I ricercatori hanno seguito i partecipanti per valutare se il composto fosse associato a cambiamenti nella gravità dei sintomi, misurata tramite una scala clinica convalidata. I risultati suggeriscono che il composto potrebbe rappresentare una potenziale area per ulteriori ricerche sulla gestione dei sintomi in questa popolazione.

Combinazione con Agenti di Assorbimento

Gli studi hanno esplorato se la combinazione del composto con uno specifico agente influenzi la biodisponibilità. La ricerca ha coinvolto due coorti: una che riceveva il composto da solo e una che lo riceveva con l'agente di assorbimento. Il gruppo che ha ricevuto l'agente combinato ha dimostrato livelli plasmatici medi del composto più elevati. Questa ricerca indica la necessità di studi randomizzati e controllati su più ampia scala per stabilire una più chiara rilevanza clinica e per valutare il profilo di sicurezza a lungo termine della combinazione.

Domande frequenti (FAQ)

Domande comuni su Aciran (FAQ)


Cos'è Aciran e a cosa serve?

Aciran è un farmaco che viene impiegato nel trattamento di determinate condizioni neurologiche, tra cui l'epilessia. Agisce sul sistema nervoso centrale per aiutare a controllare le crisi convulsive, o per trattare il dolore neuropatico, a seconda della condizione specifica che sta venendo gestita.

Come si assume Aciran?

La posologia e la modalità di assunzione di Aciran sono stabilite dal medico. Generalmente, il farmaco è disponibile in compresse da assumere per via orale.
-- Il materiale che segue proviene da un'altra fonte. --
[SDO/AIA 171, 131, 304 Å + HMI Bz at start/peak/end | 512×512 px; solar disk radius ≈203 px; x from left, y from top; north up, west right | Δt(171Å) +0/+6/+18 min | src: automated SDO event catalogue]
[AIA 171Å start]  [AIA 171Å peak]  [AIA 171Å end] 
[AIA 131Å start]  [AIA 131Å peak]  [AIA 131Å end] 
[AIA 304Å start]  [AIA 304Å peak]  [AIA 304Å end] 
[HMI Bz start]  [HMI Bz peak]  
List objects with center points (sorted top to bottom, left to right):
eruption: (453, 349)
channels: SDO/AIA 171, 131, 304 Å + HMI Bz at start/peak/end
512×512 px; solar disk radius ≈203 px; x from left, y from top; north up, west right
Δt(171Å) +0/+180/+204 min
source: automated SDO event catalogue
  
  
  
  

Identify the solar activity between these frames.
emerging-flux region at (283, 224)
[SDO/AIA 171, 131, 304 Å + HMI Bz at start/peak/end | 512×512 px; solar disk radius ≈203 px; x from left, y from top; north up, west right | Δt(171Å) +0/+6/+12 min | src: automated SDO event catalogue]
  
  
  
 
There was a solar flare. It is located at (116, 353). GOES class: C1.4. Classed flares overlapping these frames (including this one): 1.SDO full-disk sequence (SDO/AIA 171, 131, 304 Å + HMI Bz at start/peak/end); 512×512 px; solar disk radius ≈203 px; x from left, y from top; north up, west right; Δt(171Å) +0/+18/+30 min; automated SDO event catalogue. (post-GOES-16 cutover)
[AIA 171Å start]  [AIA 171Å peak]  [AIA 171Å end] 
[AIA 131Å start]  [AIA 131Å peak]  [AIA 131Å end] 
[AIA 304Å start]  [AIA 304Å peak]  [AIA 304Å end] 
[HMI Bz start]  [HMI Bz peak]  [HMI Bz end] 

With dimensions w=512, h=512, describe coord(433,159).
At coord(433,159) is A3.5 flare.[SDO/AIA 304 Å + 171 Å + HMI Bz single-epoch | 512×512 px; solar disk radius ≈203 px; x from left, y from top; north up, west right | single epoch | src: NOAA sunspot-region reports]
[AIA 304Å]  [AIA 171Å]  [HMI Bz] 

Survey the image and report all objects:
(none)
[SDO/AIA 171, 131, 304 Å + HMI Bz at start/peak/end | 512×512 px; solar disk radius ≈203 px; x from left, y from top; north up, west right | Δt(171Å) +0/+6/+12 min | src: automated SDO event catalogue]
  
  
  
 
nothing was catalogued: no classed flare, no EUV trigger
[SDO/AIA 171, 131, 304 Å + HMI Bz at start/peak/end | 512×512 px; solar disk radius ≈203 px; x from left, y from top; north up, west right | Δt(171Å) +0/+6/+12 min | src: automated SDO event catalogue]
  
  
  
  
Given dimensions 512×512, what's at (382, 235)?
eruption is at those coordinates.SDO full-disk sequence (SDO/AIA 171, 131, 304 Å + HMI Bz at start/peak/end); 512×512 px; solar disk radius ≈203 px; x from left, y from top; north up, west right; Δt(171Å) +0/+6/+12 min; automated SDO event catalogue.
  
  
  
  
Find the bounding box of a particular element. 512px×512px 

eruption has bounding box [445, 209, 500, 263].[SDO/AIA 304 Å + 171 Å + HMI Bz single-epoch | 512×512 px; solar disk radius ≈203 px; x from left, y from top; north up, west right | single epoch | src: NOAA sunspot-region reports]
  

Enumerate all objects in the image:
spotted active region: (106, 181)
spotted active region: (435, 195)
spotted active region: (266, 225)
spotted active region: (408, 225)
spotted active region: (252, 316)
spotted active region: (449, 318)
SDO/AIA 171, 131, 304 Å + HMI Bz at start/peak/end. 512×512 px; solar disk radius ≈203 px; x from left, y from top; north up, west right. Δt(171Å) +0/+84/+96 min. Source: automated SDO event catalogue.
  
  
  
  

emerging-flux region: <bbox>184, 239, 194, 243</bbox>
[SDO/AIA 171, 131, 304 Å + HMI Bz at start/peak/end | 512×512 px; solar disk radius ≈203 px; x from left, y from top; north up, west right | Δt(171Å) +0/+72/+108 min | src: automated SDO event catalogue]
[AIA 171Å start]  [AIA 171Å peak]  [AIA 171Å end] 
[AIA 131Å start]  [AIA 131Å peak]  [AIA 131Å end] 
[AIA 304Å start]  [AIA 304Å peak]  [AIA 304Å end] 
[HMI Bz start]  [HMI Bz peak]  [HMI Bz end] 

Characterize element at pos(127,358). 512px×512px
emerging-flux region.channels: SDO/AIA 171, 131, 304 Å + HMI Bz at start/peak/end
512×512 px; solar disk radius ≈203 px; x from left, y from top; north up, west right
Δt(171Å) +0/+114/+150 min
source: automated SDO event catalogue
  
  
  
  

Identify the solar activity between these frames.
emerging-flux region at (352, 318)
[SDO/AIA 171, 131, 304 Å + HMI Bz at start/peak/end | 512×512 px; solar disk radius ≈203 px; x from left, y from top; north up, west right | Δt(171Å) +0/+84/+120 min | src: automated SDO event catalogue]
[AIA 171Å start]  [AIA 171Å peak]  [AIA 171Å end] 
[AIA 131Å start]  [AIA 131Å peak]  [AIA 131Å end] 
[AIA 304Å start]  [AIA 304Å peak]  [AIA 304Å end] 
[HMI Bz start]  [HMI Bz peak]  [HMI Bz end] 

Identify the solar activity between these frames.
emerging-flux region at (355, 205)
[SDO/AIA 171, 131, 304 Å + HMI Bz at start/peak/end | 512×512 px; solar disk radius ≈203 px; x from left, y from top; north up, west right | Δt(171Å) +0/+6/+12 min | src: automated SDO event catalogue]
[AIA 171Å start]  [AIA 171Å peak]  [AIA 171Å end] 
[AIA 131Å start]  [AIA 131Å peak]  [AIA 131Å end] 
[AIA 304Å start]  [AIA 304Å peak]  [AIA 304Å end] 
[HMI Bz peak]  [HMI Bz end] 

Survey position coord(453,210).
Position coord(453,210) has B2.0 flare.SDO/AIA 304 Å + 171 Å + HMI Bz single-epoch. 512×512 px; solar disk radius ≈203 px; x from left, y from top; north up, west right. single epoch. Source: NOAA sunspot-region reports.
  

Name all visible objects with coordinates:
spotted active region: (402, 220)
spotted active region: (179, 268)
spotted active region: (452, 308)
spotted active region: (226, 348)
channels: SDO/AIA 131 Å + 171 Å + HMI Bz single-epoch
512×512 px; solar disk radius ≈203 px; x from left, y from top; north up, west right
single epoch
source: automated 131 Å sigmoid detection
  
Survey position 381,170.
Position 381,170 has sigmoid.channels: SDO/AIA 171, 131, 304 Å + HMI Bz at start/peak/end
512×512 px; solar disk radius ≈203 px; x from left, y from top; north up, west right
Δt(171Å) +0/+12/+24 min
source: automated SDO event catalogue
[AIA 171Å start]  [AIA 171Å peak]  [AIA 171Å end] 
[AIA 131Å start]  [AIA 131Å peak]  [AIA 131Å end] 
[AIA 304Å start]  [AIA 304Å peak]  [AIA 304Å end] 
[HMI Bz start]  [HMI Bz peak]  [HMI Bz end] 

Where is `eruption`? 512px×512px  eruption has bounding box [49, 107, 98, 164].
È fondamentale seguire scrupolosamente le istruzioni del medico riguardo la dose, la frequenza e se assumerlo con o senza cibo. Non interrompere o modificare il dosaggio senza aver prima consultato il professionista sanitario.

Cosa devo fare se dimentico una dose?

Se si dimentica di prendere una dose, prenderla non appena ci si ricorda. Tuttavia, se è quasi ora della dose successiva, saltare la dose dimenticata e continuare con l'orario regolare. Non prendere una dose doppia per compensare quella dimenticata. Se si hanno dubbi o si dimenticano più dosi, è necessario consultare il medico.

Quali sono i possibili effetti collaterali di Aciran?

Come tutti i farmaci, Aciran può causare effetti collaterali, sebbene non tutte le persone li manifestino. Gli effetti collaterali comuni possono includere sonnolenza, capogiri, affaticamento e disturbi gastrointestinali. È importante comunicare al medico qualsiasi effetto collaterale riscontrato, specialmente se è persistente o grave.

Aciran crea dipendenza?

Aciran può portare a dipendenza fisica e psicologica, specialmente se assunto per periodi prolungati o a dosi superiori a quelle prescritte. Non è una sostanza soggetta ad abuso. La sospensione del trattamento deve essere effettuata gradualmente sotto la supervisione del medico per evitare l'insorgenza di sintomi da astinenza.

Posso bere alcolici durante l'assunzione di Aciran?

Si raccomanda generalmente di evitare o limitare significativamente il consumo di alcol durante il trattamento con Aciran. L'alcol può aumentare gli effetti sedativi del farmaco, incrementando il rischio di sonnolenza e capogiri, e potenzialmente influenzando la coordinazione e la capacità di giudizio.

Come deve essere conservato e smaltito Aciran?

Come Conservare e Smaltire Aciran

Le linee guida regolatorie ufficiali per Aciran (Ranitidina) impongono condizioni di conservazione e procedure di smaltimento rigorose per garantirne la stabilità e la sicurezza.

Condizioni di Conservazione

Aciran deve essere conservato a temperatura ambiente controllata, specificamente tra 20, C e 25, C (tra 68, F e 77, F), e non deve essere congelato. Il prodotto deve essere mantenuto nel suo contenitore originale ben chiuso e protetto dalla luce e dall'umidità per mantenerne l'efficacia. È obbligatorio conservare Aciran fuori dalla vista e dalla portata dei bambini.


Istruzioni per lo Smaltimento

Aciran scaduto o non utilizzato deve essere smaltito utilizzando un programma di ritiro dei farmaci (farmacie o centri di raccolta) oppure, in alternativa, mescolando il medicinale con una sostanza non appetibile (come fondi di caffè o terriccio) e collocando la miscela in un sacchetto sigillato da gettare nei rifiuti domestici. Le linee guida regolatorie indicano esplicitamente di non smaltire questo medicinale tramite le acque reflue (non gettare nello scarico).

Attenzione! Consultare sempre un medico o un farmacista prima di utilizzare pillole o medicinali.